*TASK*. Your task is to copy all of the data exactly.

□ □ □

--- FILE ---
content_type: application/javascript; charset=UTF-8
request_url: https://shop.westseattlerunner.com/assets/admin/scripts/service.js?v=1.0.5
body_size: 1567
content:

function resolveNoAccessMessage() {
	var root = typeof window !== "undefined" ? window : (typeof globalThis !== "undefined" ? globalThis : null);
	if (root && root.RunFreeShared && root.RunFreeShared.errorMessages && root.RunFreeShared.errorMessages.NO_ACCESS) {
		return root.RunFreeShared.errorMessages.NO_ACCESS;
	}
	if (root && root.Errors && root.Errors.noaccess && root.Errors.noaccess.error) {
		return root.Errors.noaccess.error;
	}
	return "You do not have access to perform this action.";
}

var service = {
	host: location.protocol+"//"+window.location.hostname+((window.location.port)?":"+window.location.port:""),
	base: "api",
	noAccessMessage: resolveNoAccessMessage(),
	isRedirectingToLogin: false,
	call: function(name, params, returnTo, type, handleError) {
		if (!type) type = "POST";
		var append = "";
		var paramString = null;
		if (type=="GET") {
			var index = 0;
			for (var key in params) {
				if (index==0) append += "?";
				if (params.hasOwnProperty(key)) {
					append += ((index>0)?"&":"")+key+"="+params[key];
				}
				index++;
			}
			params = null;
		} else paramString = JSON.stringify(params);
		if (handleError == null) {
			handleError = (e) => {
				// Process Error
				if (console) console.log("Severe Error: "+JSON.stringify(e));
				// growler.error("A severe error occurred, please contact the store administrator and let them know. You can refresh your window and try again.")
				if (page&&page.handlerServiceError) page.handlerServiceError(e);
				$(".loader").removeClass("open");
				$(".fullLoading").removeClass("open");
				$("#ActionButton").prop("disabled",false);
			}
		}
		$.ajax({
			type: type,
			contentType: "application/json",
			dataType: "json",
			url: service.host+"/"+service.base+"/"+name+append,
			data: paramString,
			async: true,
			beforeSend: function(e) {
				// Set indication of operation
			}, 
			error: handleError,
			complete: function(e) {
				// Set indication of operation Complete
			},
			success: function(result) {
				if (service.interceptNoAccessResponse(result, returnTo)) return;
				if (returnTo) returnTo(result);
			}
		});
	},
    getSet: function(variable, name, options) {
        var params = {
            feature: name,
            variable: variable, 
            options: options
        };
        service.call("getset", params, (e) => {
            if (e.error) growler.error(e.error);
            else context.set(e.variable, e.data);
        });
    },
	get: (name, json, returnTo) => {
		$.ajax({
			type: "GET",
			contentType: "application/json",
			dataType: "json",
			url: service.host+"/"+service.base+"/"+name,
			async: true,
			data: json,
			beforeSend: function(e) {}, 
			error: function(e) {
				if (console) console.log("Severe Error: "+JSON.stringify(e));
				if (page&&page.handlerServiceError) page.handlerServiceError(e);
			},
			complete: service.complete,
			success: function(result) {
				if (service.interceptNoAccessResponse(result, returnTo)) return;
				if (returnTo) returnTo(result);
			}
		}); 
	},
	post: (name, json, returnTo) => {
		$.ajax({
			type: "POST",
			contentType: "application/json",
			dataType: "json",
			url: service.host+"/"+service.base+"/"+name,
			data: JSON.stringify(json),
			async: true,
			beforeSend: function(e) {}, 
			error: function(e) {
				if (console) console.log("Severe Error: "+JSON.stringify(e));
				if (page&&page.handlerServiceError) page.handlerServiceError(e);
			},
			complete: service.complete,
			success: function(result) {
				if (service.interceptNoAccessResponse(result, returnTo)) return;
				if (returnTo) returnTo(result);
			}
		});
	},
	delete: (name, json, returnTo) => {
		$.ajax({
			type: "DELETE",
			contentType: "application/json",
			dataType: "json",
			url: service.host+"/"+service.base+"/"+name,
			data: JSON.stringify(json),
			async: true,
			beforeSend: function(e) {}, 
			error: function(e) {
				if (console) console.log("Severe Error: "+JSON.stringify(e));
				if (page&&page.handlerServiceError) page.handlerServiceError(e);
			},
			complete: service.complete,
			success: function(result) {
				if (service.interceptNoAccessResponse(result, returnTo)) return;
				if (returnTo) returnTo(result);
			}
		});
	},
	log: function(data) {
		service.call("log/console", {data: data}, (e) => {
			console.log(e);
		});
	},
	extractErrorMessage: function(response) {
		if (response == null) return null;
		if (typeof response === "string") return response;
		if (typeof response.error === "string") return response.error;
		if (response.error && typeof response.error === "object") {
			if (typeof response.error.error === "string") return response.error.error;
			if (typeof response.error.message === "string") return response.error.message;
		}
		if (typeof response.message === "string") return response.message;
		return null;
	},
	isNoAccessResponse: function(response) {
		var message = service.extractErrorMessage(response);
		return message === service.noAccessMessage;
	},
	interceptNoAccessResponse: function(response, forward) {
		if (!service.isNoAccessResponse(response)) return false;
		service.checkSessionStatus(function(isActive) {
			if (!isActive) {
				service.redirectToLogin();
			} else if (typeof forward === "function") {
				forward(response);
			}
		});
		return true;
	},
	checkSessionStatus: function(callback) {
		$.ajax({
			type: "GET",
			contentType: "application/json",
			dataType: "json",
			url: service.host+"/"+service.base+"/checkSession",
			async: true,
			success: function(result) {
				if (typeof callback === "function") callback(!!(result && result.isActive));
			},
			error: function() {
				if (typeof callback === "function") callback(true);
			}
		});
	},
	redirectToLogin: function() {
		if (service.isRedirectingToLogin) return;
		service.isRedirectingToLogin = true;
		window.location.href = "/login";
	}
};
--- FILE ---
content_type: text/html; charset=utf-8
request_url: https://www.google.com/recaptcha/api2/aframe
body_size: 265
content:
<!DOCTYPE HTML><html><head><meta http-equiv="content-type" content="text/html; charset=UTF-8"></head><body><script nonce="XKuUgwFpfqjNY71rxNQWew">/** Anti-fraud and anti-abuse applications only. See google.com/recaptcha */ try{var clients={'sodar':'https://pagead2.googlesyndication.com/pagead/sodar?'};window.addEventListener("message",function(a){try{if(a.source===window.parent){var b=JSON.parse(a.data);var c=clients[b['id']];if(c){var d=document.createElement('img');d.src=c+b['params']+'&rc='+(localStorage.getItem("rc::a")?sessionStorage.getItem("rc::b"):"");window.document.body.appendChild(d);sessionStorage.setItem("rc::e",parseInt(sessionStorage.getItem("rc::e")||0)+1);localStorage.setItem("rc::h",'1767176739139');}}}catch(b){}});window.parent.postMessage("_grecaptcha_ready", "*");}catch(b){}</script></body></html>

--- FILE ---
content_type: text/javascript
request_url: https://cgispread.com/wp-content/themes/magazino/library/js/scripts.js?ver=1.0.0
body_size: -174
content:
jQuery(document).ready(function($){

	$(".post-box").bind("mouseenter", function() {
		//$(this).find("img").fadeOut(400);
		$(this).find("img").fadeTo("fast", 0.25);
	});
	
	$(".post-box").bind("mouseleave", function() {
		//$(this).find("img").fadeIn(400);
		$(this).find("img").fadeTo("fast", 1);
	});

□ □ □

*SOLUTION BELOW*.
--- FILE ---
content_type: application/javascript; charset=UTF-8
request_url: https://shop.westseattlerunner.com/assets/admin/scripts/service.js?v=1.0.5
body_size: 1567
content:

function resolveNoAccessMessage() {
	var root = typeof window !== "undefined" ? window : (typeof globalThis !== "undefined" ? globalThis : null);
	if (root && root.RunFreeShared && root.RunFreeShared.errorMessages && root.RunFreeShared.errorMessages.NO_ACCESS) {
		return root.RunFreeShared.errorMessages.NO_ACCESS;
	}
	if (root && root.Errors && root.Errors.noaccess && root.Errors.noaccess.error) {
		return root.Errors.noaccess.error;
	}
	return "You do not have access to perform this action.";
}

var service = {
	host: location.protocol+"//"+window.location.hostname+((window.location.port)?":"+window.location.port:""),
	base: "api",
	noAccessMessage: resolveNoAccessMessage(),
	isRedirectingToLogin: false,
	call: function(name, params, returnTo, type, handleError) {
		if (!type) type = "POST";
		var append = "";
		var paramString = null;
		if (type=="GET") {
			var index = 0;
			for (var key in params) {
				if (index==0) append += "?";
				if (params.hasOwnProperty(key)) {
					append += ((index>0)?"&":"")+key+"="+params[key];
				}
				index++;
			}
			params = null;
		} else paramString = JSON.stringify(params);
		if (handleError == null) {
			handleError = (e) => {
				// Process Error
				if (console) console.log("Severe Error: "+JSON.stringify(e));
				// growler.error("A severe error occurred, please contact the store administrator and let them know. You can refresh your window and try again.")
				if (page&&page.handlerServiceError) page.handlerServiceError(e);
				$(".loader").removeClass("open");
				$(".fullLoading").removeClass("open");
				$("#ActionButton").prop("disabled",false);
			}
		}
		$.ajax({
			type: type,
			contentType: "application/json",
			dataType: "json",
			url: service.host+"/"+service.base+"/"+name+append,
			data: paramString,
			async: true,
			beforeSend: function(e) {
				// Set indication of operation
			}, 
			error: handleError,
			complete: function(e) {
				// Set indication of operation Complete
			},
			success: function(result) {
				if (service.interceptNoAccessResponse(result, returnTo)) return;
				if (returnTo) returnTo(result);
			}
		});
	},
    getSet: function(variable, name, options) {
        var params = {
            feature: name,
            variable: variable, 
            options: options
        };
        service.call("getset", params, (e) => {
            if (e.error) growler.error(e.error);
            else context.set(e.variable, e.data);
        });
    },
	get: (name, json, returnTo) => {
		$.ajax({
			type: "GET",
			contentType: "application/json",
			dataType: "json",
			url: service.host+"/"+service.base+"/"+name,
			async: true,
			data: json,
			beforeSend: function(e) {}, 
			error: function(e) {
				if (console) console.log("Severe Error: "+JSON.stringify(e));
				if (page&&page.handlerServiceError) page.handlerServiceError(e);
			},
			complete: service.complete,
			success: function(result) {
				if (service.interceptNoAccessResponse(result, returnTo)) return;
				if (returnTo) returnTo(result);
			}
		}); 
	},
	post: (name, json, returnTo) => {
		$.ajax({
			type: "POST",
			contentType: "application/json",
			dataType: "json",
			url: service.host+"/"+service.base+"/"+name,
			data: JSON.stringify(json),
			async: true,
			beforeSend: function(e) {}, 
			error: function(e) {
				if (console) console.log("Severe Error: "+JSON.stringify(e));
				if (page&&page.handlerServiceError) page.handlerServiceError(e);
			},
			complete: service.complete,
			success: function(result) {
				if (service.interceptNoAccessResponse(result, returnTo)) return;
				if (returnTo) returnTo(result);
			}
		});
	},
	delete: (name, json, returnTo) => {
		$.ajax({
			type: "DELETE",
			contentType: "application/json",
			dataType: "json",
			url: service.host+"/"+service.base+"/"+name,
			data: JSON.stringify(json),
			async: true,
			beforeSend: function(e) {}, 
			error: function(e) {
				if (console) console.log("Severe Error: "+JSON.stringify(e));
				if (page&&page.handlerServiceError) page.handlerServiceError(e);
			},
			complete: service.complete,
			success: function(result) {
				if (service.interceptNoAccessResponse(result, returnTo)) return;
				if (returnTo) returnTo(result);
			}
		});
	},
	log: function(data) {
		service.call("log/console", {data: data}, (e) => {
			console.log(e);
		});
	},
	extractErrorMessage: function(response) {
		if (response == null) return null;
		if (typeof response === "string") return response;
		if (typeof response.error === "string") return response.error;
		if (response.error && typeof response.error === "object") {
			if (typeof response.error.error === "string") return response.error.error;
			if (typeof response.error.message === "string") return response.error.message;
		}
		if (typeof response.message === "string") return response.message;
		return null;
	},
	isNoAccessResponse: function(response) {
		var message = service.extractErrorMessage(response);
		return message === service.noAccessMessage;
	},
	interceptNoAccessResponse: function(response, forward) {
		if (!service.isNoAccessResponse(response)) return false;
		service.checkSessionStatus(function(isActive) {
			if (!isActive) {
				service.redirectToLogin();
			} else if (typeof forward === "function") {
				forward(response);
			}
		});
		return true;
	},
	checkSessionStatus: function(callback) {
		$.ajax({
			type: "GET",
			contentType: "application/json",
			dataType: "json",
			url: service.host+"/"+service.base+"/checkSession",
			async: true,
			success: function(result) {
				if (typeof callback === "function") callback(!!(result && result.isActive));
			},
			error: function() {
				if (typeof callback === "function") callback(true);
			}
		});
	},
	redirectToLogin: function() {
		if (service.isRedirectingToLogin) return;
		service.isRedirectingToLogin = true;
		window.location.href = "/login";
	}
};
--- FILE ---
content_type: text/html; charset=utf-8
request_url: https://www.google.com/recaptcha/api2/aframe
body_size: 265
content:
<!DOCTYPE HTML><html><head><meta http-equiv="content-type" content="text/html; charset=UTF-8"></head><body><script nonce="XKuUgwFpfqjNY71rxNQWew">/** Anti-fraud and anti-abuse applications only. See google.com/recaptcha */ try{var clients={'sodar':'https://pagead2.googlesyndication.com/pagead/sodar?'};window.addEventListener("message",function(a){try{if(a.source===window.parent){var b=JSON.parse(a.data);var c=clients[b['id']];if(c){var d=document.createElement('img');d.src=c+b['params']+'&rc='+(localStorage.getItem("rc::a")?sessionStorage.getItem("rc::b"):"");window.document.body.appendChild(d);sessionStorage.setItem("rc::e",parseInt(sessionStorage.getItem("rc::e")||0)+1);localStorage.setItem("rc::h",'1767176739139');}}}catch(b){}});window.parent.postMessage("_grecaptcha_ready", "*");}catch(b){}</script></body></html>

--- FILE ---
content_type: text/javascript
request_url: https://cgispread.com/wp-content/themes/magazino/library/js/scripts.js?ver=1.0.0
body_size: -174
content:
jQuery(document).ready(function($){

	$(".post-box").bind("mouseenter", function() {
		//$(this).find("img").fadeOut(400);
		$(this).find("img").fadeTo("fast", 0.25);
	});
	
	$(".post-box").bind("mouseleave", function() {
		//$(this).find("img").fadeIn(400);
		$(this).find("img").fadeTo("fast", 1);
	});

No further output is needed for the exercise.